Über die Poincare-Vermutung (eines der 7 mathematischen “Jahrhundertprobleme”, auf die 1 Million $ ausgetzt ist), hat es ja in den letzten Jahren Berichte bis in die Tagespresse gegeben, besonders um das Drumherum: ob Perelman sie nun wirklich bewiesen hat und ob er das Preisgeld annehmen wird.

Nicht immer wurde aus den Berichten auch klar, was die Vermutung eigentlich aussagt. Eines der positiven Beispiele ist hier sicher der Artikel von Christoph Drösser in der ZEIT, aus dem auch die in diesem Beitrag verwendeten Bilder stammen.

Die Poincare-Vermutung besagt, daß jede kompakte, einfach zusammenhängende, 3-dimensionale Mannigfaltigkeit die Form einer 3-dimensionalen Sphäre hat.

Was soll das?

Kehren wir zurück zu Teil 3: Wir leben als dreidimensionale Wesen auf einer Fläche und können ‘von außen’ auf die Erdoberfläche schauen. Aber was wir sehen, ist nur ein kleiner Ausschnitt (sozusagen eine Karte unserer Umgebung) und, wenn man nicht gerade von einem Raumschiff auf die Erde schaut, wird man nicht erkennen können, welche Form die Erde hat, ob sie also eine Sphäre ist oder etwa die Form einer Brezel hat. (Weil das jetzt schon eine Weile zurückliegt, verlinke ich auch noch mal auf Teil 6 für einige Beispiele von Flächen.)

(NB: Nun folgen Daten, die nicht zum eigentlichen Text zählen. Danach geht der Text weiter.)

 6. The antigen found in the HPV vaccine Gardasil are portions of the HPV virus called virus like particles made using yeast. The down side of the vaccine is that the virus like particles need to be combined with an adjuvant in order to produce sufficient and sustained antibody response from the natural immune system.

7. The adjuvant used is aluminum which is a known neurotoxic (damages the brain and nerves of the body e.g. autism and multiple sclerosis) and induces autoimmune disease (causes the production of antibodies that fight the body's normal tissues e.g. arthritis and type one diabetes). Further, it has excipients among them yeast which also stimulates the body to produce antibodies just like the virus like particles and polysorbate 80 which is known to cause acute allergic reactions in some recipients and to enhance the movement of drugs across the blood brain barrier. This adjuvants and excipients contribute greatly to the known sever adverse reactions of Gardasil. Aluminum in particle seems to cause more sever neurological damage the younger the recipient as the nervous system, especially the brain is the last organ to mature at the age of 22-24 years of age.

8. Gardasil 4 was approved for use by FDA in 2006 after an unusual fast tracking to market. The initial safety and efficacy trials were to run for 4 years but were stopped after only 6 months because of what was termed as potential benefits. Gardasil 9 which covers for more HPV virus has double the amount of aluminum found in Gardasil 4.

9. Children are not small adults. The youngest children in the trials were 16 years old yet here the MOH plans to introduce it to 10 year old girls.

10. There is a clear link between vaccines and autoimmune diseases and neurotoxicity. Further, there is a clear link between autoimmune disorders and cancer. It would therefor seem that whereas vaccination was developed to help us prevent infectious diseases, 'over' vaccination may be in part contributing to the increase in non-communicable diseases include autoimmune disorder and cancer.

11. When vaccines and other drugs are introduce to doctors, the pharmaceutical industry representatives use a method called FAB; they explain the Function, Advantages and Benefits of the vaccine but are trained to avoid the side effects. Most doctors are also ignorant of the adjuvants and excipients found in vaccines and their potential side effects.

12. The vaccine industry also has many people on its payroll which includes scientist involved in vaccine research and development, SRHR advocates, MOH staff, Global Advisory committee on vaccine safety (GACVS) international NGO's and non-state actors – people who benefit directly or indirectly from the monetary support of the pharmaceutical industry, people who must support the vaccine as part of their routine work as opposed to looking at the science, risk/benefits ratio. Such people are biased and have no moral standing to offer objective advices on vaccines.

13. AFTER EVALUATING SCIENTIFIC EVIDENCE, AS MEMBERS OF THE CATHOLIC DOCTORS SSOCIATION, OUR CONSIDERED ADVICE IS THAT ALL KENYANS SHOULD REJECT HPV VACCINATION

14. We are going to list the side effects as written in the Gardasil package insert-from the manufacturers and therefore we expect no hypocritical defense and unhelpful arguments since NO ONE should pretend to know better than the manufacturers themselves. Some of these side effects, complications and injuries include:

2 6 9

Natürlich weiß man heute, daß die Erde eine 2-dimensionale Sphäre ist. Wenn man aber die Frage nach der (übrigens auch nach der Lösung der Poincare-Vermutung ungeklärten) topologischen Gestalt des 3-dimensionalen Universums beantworten will, auf daß wir ja nicht von außen blicken können, dann macht es schon Sinn sich zunächst zu fragen, wie man eigentlich das analoge 2-dimensionale Problem nachprüft, nämlich daß die Erde eine Sphäre und keine Brezel ist.

In Teil 3-6 hatten wir gezeigt, daß man bei einer Fläche durch Nachprüfen der Eulerschen Polyederformel verifizieren kann, ob die Fläche eine Sphäre ist oder nicht. Diese Methode funktioniert im 3-dimensionalen nicht. Man braucht deshalb andere Methoden, um die 3-dimensionale Sphäre von anderen 3-dimensionalen Räumen zu unterscheiden. Und darum geht es bei der Poincare-Vermutung (die übrigens nicht nur im 3-dimensionalen, sondern auch in allen anderen Dimensionen richtig ist).

In späteren Teilen dieser Serie will ich versuchen, zumindest die Aussage (nicht den Beweis) dieser Vermutung zu erklären, allerdings nicht für 3-dimensionale Mannigfaltigkeiten, sondern (als Analogie) für den einfacheren Fall von Flächen. Zunächst wird es in den nächsten Folgen um den Begriff “einfach zusammenhängend” gehen.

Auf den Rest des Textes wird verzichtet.